L’envie d’écrire non assouvie peut-elle être un caillou dans la chaussure de l’auteur en herbe ?

Oui ! Je sentais bien que je marchais sur quelque chose depuis longtemps… mais je ne savais pas comment m’y prendre pour le faire ressortir. Je me suis alors inscrit à un atelier d’écriture à Paris et j’ai commencé à écrire mes premières histoires en parallèle.

J’ai craint de laisser passer une occasion à jamais si je ne m’y mettais pas sérieusement, alors je m’y suis mis ! Et le plaisir est venu de cette liberté de créer des histoires et de les partager.

Pensez-vous qu’il faille être un grand lecteur pour être un bon auteur ?

Je pense en effet que l’écriture se nourrit des lectures et qu’il est difficile d’écrire un roman sans en lire régulièrement. Dans mon cas, je me concentre surtout sur les auteurs qui m’inspirent, soit par leur style, soit par l’histoire qu’ils racontent. Et quand les deux se rejoignent, comme chez Sébastien Japrisot par exemple, je relis chaque roman plusieurs fois !

Comment se sont passés vos premiers contacts avec votre éditeur ?

La maison d’édition Daphnis et Chloé se lançait au moment où j’ai été en contact avec son éditrice pour mon premier roman La dynamique des fluides, et j’ai aimé participer à la naissance de cette maison. C’était l’aventure car elle n’avait encore publié aucun roman au moment où nous avons signé le contrat d’édition. Tout se mettait en place, autour d’une ligne éditoriale et d’une identité visuelle bien à elle. Trois ans après, elle compte une vingtaine de romans publiés, dont les deux miens.

Sort le premier roman, La dynamique des fluides. Accepte-t-on facilement les critiques à ce moment particulier de la vie d’un auteur ?
◇ ◇ ◇ ◇
Reprenez l’entretien sur l’écriture à la suite de sa dernière question.

• DONNÉES SOURCES
◇ ◇ ◇ ◇
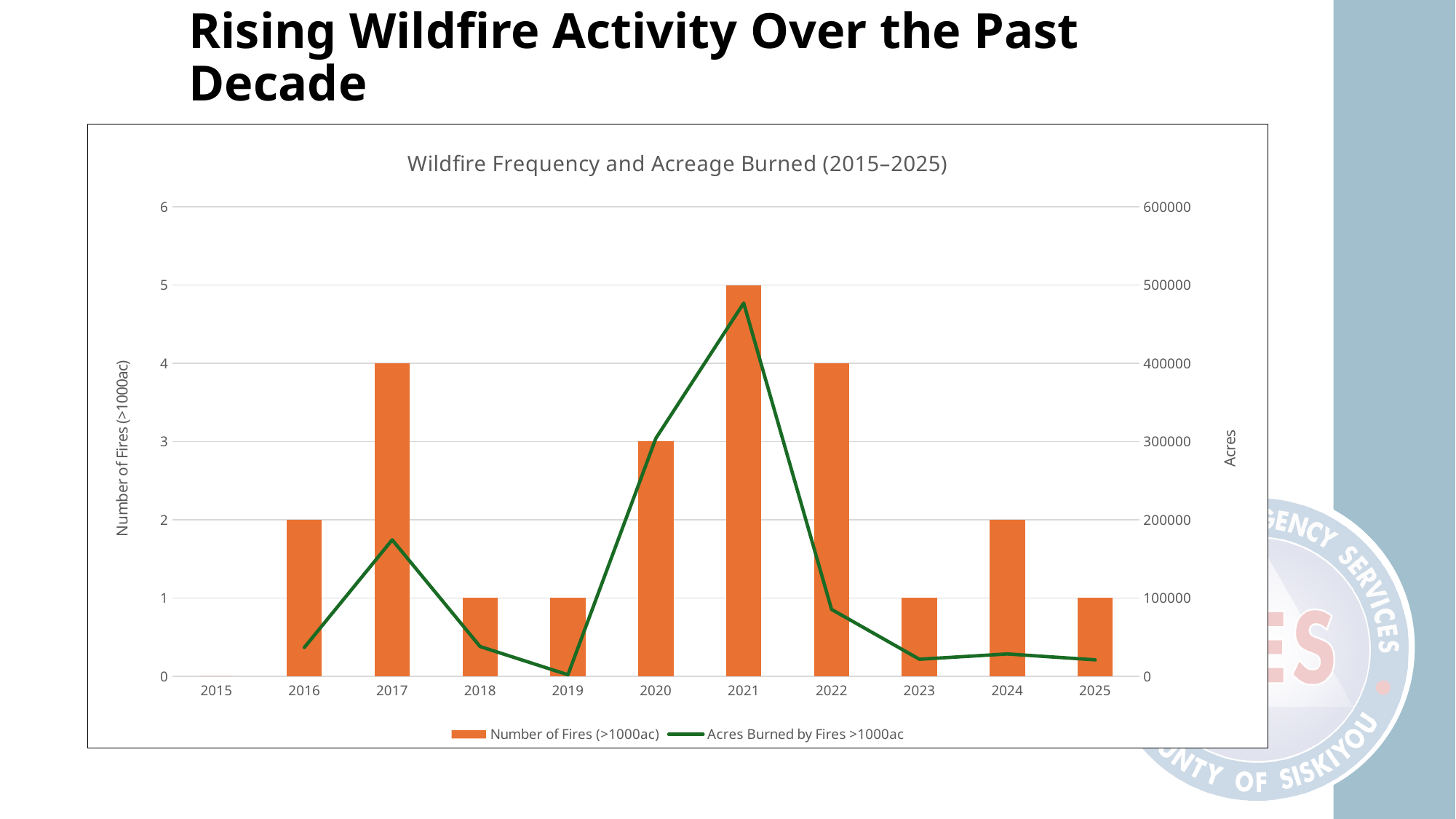
Is the value for acres burned by fires >1000ac in 2023 greater or less than 100000? less How many years are shown on the x axis of the chart? 11 What is the difference in the number of fires (>1000ac) between 2021 and 2024? 3 Which year has the highest number of fires (>1000ac)? 2021 What kind of chart is shown on the slide? Combined bar and line chart What is the number of fires (>1000ac) in 2021? 5 How many series does the legend list? 2 What is the number of fires (>1000ac) in 2017? 4 What is the title of the chart? Wildfire Frequency and Acreage Burned (2015–2025) What is the number of fires (>1000ac) in 2020? 3 Is the value for acres burned by fires >1000ac in 2021 greater or less than 400000? greater Which year has more fires (>1000ac), 2016 or 2022? 2022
◇ ◇ ◇ ◇
• VOTRE RÉPONSE
Publier un roman revient à s’exposer et à soumettre à l’avis de tous un texte qui porte une part de soi et une quantité inavouable d’heures de travail. Et quand il s’agit de son premier roman, la confiance peut vite être ébranlée par les critiques. Je préfère les compliments bien sûr mais j’accepte volontiers les critiques argumentées. Je me souviens notamment avoir fièrement partagé mon premier roman avec mon professeur de français du lycée et lui avoir demandé son avis. Il m’a renvoyé une fiche de lecture détaillée, sans concession, basée sur une rigoureuse analyse de l’histoire et de ses personnages, qui m’a beaucoup aidé au moment de rédiger mon deuxième roman !

La vie d’auteur est une drôle de vie. Avez-vous une anecdote amusante à nous raconter ?

Lors d’une séance de signature pour Un caillou dans la chaussure dans une librairie du Sud de la France, un homme hésitait à venir me voir. Il faisait semblant de regarder d’autres livres, lançant quelques coups d’œil curieux, puis il s’est approché, timide, et on a engagé la conversation. Il m’est rapidement apparu qu’il n’était guère intéressé par mon roman mais avait plutôt besoin de parler de lui, de sa vie (peu banale), de son œuvre (des écrits non publiés), de ses amours (tristes) et de sa santé défaillante. Une heure plus tard, lorsque le monologue s’est tari, une gêne s’est installée : il lui fallait partir, un RDV quelque part et nous n’avions toujours pas parlé de mon roman qu’il tenait entre ses mains. Il cherchait maintenant à s’échapper, pris dans le propre piège de sa bavardise, et s’en est sorti par une superbe pirouette : « Je pars en Bretagne en vacances la semaine prochaine. Si je le trouve là-bas, je vous promets, je le prendrai. » Il a reposé le livre et est parti.

Pouvez-vous nous parler de votre dernier roman ?

Un caillou dans la chaussure est un roman noir sous le soleil provençal qui traite de la responsabilité d’un homme qui porte en lui un événement dramatique de son passé et qui se voit offrir la possibilité de l’assumer. Mais cette responsabilité n’est pas neutre quand on est fils, mari et père et que les conséquences peuvent être lourdes à assumer pour soi et pour les siens.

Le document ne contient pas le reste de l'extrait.